>> START Available records

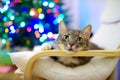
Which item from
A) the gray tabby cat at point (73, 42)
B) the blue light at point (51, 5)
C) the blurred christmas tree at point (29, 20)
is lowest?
the gray tabby cat at point (73, 42)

>> END Available records

- Required task
List every line of the records above that contains the word "point". The match is case-sensitive.

- Full solution
A) the gray tabby cat at point (73, 42)
B) the blue light at point (51, 5)
C) the blurred christmas tree at point (29, 20)
the gray tabby cat at point (73, 42)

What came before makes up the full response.